What to work on.
From the Cloud Run quotas page, pull out the passage starting at "Cloud Run Quotas" and ending at "Run Admin API.", word for word.

Page excerpt.
====
Cloud Run Quotas and Limits

This page contains usage quota and limits that apply when using Cloud Run.

The number of Cloud Run resources is limited. Quotas for Cloud Run encompass API rate limits, which affect the rate at which you can call the Cloud Run Admin API.

There is no direct limit for:

The size of container images you can deploy.
The number of concurrent requests served by a Cloud Run service.

Resource limits for Cloud Run

To go beyond limits that can be increased, request a quota increase. To go beyond per project limits that cannot be increased, create new resources in a different Google Cloud project or region.
====
Raw data.
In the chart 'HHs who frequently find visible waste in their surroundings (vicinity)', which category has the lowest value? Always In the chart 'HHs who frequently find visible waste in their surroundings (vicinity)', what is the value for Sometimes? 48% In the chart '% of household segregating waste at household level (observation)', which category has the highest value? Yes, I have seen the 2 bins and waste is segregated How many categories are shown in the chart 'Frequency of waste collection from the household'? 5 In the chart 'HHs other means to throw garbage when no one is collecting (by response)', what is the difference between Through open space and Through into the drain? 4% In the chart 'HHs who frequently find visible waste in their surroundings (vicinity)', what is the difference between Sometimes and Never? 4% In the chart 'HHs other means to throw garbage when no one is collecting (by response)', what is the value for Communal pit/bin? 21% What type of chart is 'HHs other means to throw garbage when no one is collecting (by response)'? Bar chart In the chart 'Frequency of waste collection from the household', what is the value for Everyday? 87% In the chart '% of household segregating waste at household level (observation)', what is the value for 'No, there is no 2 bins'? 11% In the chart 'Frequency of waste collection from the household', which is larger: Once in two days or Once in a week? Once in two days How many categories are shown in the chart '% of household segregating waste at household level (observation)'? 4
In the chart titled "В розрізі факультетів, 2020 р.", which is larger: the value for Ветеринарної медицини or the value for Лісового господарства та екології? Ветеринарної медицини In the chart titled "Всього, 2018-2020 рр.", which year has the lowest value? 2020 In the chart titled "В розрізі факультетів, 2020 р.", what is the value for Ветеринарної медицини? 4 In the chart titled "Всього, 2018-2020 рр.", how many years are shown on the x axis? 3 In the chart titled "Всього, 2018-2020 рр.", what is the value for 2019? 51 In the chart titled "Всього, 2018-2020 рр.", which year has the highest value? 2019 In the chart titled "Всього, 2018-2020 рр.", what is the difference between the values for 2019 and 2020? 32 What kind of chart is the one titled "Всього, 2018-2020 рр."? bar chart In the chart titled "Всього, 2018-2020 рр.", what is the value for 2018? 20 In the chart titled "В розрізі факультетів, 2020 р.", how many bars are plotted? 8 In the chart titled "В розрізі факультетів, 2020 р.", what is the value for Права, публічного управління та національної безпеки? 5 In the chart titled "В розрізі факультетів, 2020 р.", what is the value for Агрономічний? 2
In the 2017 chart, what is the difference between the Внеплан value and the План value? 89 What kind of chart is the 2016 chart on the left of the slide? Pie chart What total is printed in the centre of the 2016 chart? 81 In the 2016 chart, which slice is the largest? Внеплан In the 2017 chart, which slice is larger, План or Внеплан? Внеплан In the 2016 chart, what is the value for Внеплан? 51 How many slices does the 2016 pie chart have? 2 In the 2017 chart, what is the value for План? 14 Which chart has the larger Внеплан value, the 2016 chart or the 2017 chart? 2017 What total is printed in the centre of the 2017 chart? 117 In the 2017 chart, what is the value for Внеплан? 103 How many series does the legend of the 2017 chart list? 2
====
Response to this task.
Cloud Run Quotas and Limits

This page contains usage quota and limits that apply when using Cloud Run.

The number of Cloud Run resources is limited. Quotas for Cloud Run encompass API rate limits, which affect the rate at which you can call the Cloud Run Admin API.